10 DIY home insulation projects you can do in 15 minutes

A little bit of DIY home insulation can protect you from a drafty house and a scary energy bill. You can lower your heating and cooling costs by as much as 20% if you plug all the places drafts are sneaking in.

Though most people ask a pro to do the big job of insulating walls and ceilings, here are some quick insulation tips you can do in 15 minutes or less.


1. Get a door snake — the simplest DIY home insulation ever

Keep drafts from sneaking in with a door snake, an object you place along that crack under your door. A 1/8-inch gap can let in as much cold air as a 2.4-inch diameter hole in the exterior wall, so a door snake makes a difference.


2. Caulk around the dryer and bathroom vents

The hole in the wall where your dryer and bathroom vents exit the house leak air, too. Go outside and put silicon caulk on the outside edge of the vents, where it meets the wall.

You’ll also keep bugs and other critters from sneaking in through the vent gaps.


3. Hang heavy curtains

Hang curtains or shades made of thick material that will keep in your expensive, man-made heat during the winter and keep out room-baking sun in the summer.

Open the drapes during sunny winter days.

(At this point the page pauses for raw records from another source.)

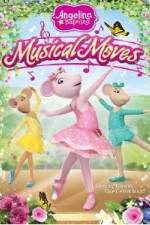 Watch Angelina Ballerina Musical Moves Xmovies8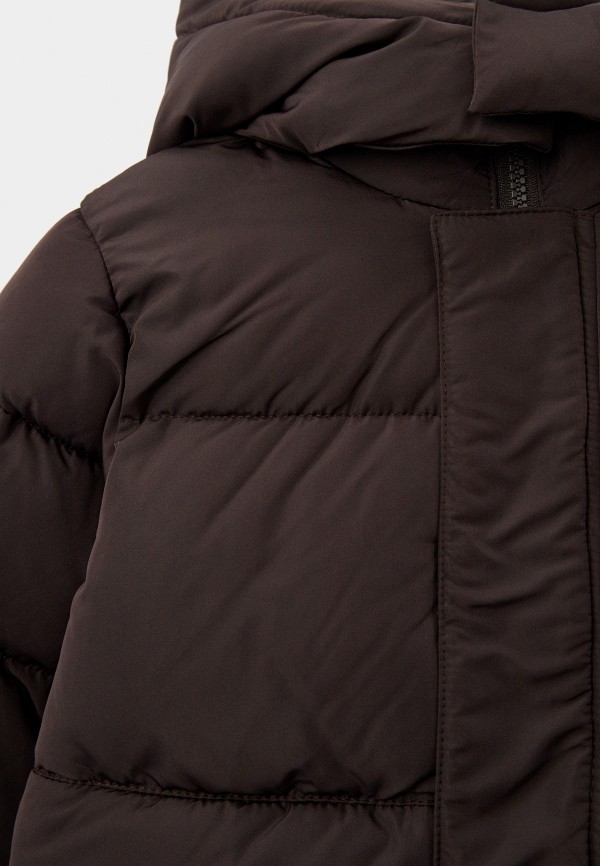 Sela Пуховик - фото 4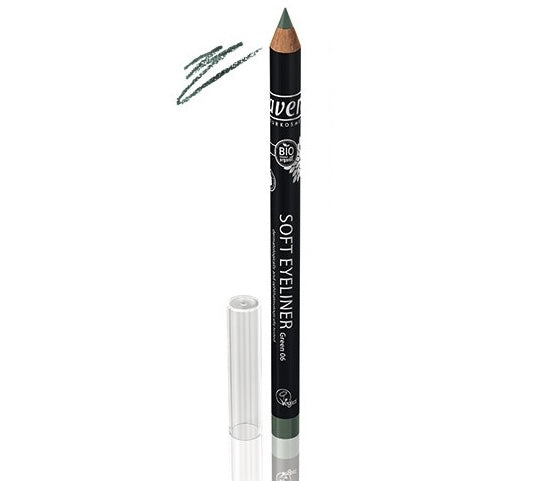 Lavera Soft Eyeliner - Brown
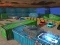 Xogo Tank Parking 3D Sim en liña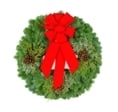 Christmas Forest Wreaths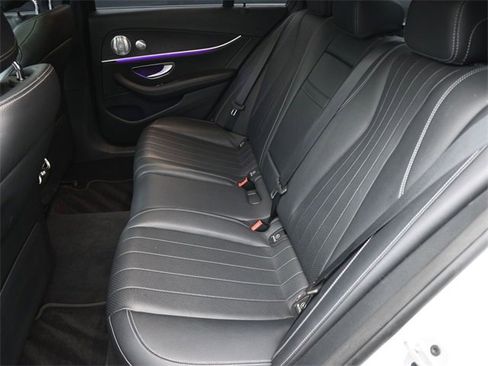 Used 2020 Mercedes-Benz E 350 Sedan image 14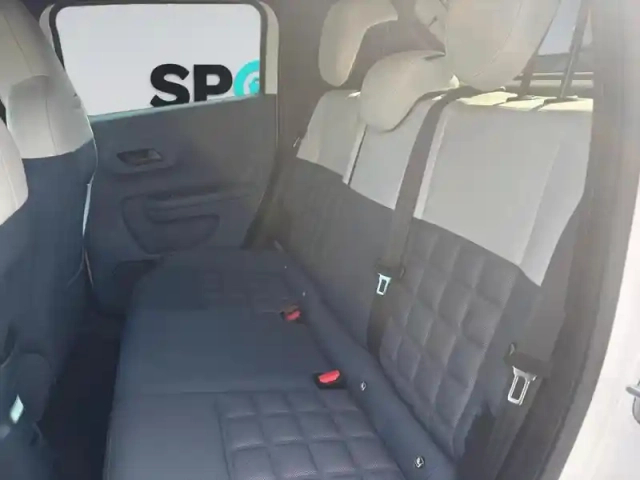 Fiat Panda grande  electrique 113ch la prima — photo 28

The light lifts your mood and heats your home.


4. Put weather stripping around doors and windows

Gaps around doors and windows are a top source of heat loss.

Install weather stripping — a narrow piece of metal, vinyl, rubber, or foam — around them to stop conditioned air from escaping, and outdoor air from coming in.


5. Install window insulation film

Window film adds a layer of cold-blocking plastic that reduces heat loss by around 10%. It comes in sheets you cut to size, tape to the window glass, and then heat with a blow dryer to fit snugly and smoothly. It won’t block natural light, so you can have your sunshine and your insulated window, too. You can also use this on sliding glass doors.

Make sure to clean your windows first, or the adhesive on the film may not stick.


6. Add foam board to patio doors

Cut the heat loss from that glass door by installing rigid insulation board over any doors or portions of doors you don’t use during the cold months. Cut the panel to fit the door, and slip it into the doorframe in the winter. Come spring, pop it back out.


7. Put insulation sleeves on water heater pipes

Keep pipes from losing heat (or worse, freezing and exploding one very cold day!), by wrapping them in a pipe sleeve. They’re strips of fiberglass insulation that fit around the pipe. You can tape them to the pipe.

Bonus: You’ll raise water temperature by two to four degrees, so you won’t have to wait as long for hot water.


8. Wrap your water heater in an insulation blanket

If your water heater is old or in an unheated area of your house, you’ll cut your heating bill by as much as 16% with an insulation blanket. There are different types of insulation blankets for water heaters, but most are made of fiberglass or foil and cost less than $50.

You’ll need to wrap a gas heater differently than you do an electric one. For safety and access reasons, different elements of each type can’t be covered. Read the instructions for your heater type carefully.


9. Get a fireplace plug

Your fireplace and chimney can be a superhighway for drafts, with one study showing an open fireplace increases heating bills by as much as 30%. A fireplace plug — an inflatable piece of urethane that you stick in the hearth when you’re not using it that looks a lot like a square balloon — keeps cold air out and warm air in.


10. Install an attic stairway insulator

The door in your ceiling that leads to the attic is another source of money-sucking drafts. An attic stairway insulator (also called a stair cover) is a tent-like insert made of foam, aluminum-coated fabric, or fiberglass that you can strap or staple into the doorway.

Look for one with a zipper opening so you can crawl into the attic without pulling out the insulator.

By implementing just a few of these easy tips, instead of a living in a drafty home, you can be nice and cozy for the season.